_WHAT TO WORK ON:_
Your task is to repeat the data exactly, every line of it.

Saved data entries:
......
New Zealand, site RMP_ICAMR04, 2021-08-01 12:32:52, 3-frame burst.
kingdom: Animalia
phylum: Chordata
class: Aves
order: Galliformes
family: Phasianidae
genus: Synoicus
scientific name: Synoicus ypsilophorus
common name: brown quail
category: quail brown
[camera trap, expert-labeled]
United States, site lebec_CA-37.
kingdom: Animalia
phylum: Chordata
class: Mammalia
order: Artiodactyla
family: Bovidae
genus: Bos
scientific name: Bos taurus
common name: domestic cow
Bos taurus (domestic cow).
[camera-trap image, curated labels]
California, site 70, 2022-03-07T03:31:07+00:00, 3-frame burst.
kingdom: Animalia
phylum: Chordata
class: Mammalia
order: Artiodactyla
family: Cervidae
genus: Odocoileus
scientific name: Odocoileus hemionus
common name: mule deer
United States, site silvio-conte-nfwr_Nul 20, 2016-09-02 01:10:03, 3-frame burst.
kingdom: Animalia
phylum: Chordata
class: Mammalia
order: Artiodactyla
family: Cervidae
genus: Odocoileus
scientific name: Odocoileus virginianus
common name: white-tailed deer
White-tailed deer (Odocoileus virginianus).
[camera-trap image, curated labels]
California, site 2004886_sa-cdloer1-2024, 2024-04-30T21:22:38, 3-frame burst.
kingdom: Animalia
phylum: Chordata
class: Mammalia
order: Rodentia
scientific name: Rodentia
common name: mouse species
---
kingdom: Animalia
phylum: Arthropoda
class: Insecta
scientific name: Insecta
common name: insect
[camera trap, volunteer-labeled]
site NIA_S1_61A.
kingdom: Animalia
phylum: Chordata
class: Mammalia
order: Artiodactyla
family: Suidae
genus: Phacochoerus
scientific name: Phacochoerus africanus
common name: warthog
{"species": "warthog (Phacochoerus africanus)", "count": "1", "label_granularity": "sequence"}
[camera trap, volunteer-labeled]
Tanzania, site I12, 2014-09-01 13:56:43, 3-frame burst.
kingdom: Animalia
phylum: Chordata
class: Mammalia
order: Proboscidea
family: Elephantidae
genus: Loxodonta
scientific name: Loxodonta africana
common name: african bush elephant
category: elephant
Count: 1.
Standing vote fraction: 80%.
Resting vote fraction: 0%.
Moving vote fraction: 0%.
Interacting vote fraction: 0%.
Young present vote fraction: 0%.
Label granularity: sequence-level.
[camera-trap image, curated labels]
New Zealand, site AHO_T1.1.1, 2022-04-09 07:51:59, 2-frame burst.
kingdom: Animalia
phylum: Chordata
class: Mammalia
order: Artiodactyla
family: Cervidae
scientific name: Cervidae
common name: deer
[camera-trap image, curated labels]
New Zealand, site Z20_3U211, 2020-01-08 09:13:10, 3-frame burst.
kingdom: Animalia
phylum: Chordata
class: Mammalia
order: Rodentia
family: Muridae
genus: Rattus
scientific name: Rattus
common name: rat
......
_OUTPUT OF THE EXERCISE:_
New Zealand, site RMP_ICAMR04, 2021-08-01 12:32:52, 3-frame burst.
kingdom: Animalia
phylum: Chordata
class: Aves
order: Galliformes
family: Phasianidae
genus: Synoicus
scientific name: Synoicus ypsilophorus
common name: brown quail
category: quail brown
[camera trap, expert-labeled]
United States, site lebec_CA-37.
kingdom: Animalia
phylum: Chordata
class: Mammalia
order: Artiodactyla
family: Bovidae
genus: Bos
scientific name: Bos taurus
common name: domestic cow
Bos taurus (domestic cow).
[camera-trap image, curated labels]
California, site 70, 2022-03-07T03:31:07+00:00, 3-frame burst.
kingdom: Animalia
phylum: Chordata
class: Mammalia
order: Artiodactyla
family: Cervidae
genus: Odocoileus
scientific name: Odocoileus hemionus
common name: mule deer
United States, site silvio-conte-nfwr_Nul 20, 2016-09-02 01:10:03, 3-frame burst.
kingdom: Animalia
phylum: Chordata
class: Mammalia
order: Artiodactyla
family: Cervidae
genus: Odocoileus
scientific name: Odocoileus virginianus
common name: white-tailed deer
White-tailed deer (Odocoileus virginianus).
[camera-trap image, curated labels]
California, site 2004886_sa-cdloer1-2024, 2024-04-30T21:22:38, 3-frame burst.
kingdom: Animalia
phylum: Chordata
class: Mammalia
order: Rodentia
scientific name: Rodentia
common name: mouse species
---
kingdom: Animalia
phylum: Arthropoda
class: Insecta
scientific name: Insecta
common name: insect
[camera trap, volunteer-labeled]
site NIA_S1_61A.
kingdom: Animalia
phylum: Chordata
class: Mammalia
order: Artiodactyla
family: Suidae
genus: Phacochoerus
scientific name: Phacochoerus africanus
common name: warthog
{"species": "warthog (Phacochoerus africanus)", "count": "1", "label_granularity": "sequence"}
[camera trap, volunteer-labeled]
Tanzania, site I12, 2014-09-01 13:56:43, 3-frame burst.
kingdom: Animalia
phylum: Chordata
class: Mammalia
order: Proboscidea
family: Elephantidae
genus: Loxodonta
scientific name: Loxodonta africana
common name: african bush elephant
category: elephant
Count: 1.
Standing vote fraction: 80%.
Resting vote fraction: 0%.
Moving vote fraction: 0%.
Interacting vote fraction: 0%.
Young present vote fraction: 0%.
Label granularity: sequence-level.
[camera-trap image, curated labels]
New Zealand, site AHO_T1.1.1, 2022-04-09 07:51:59, 2-frame burst.
kingdom: Animalia
phylum: Chordata
class: Mammalia
order: Artiodactyla
family: Cervidae
scientific name: Cervidae
common name: deer
[camera-trap image, curated labels]
New Zealand, site Z20_3U211, 2020-01-08 09:13:10, 3-frame burst.
kingdom: Animalia
phylum: Chordata
class: Mammalia
order: Rodentia
family: Muridae
genus: Rattus
scientific name: Rattus
common name: rat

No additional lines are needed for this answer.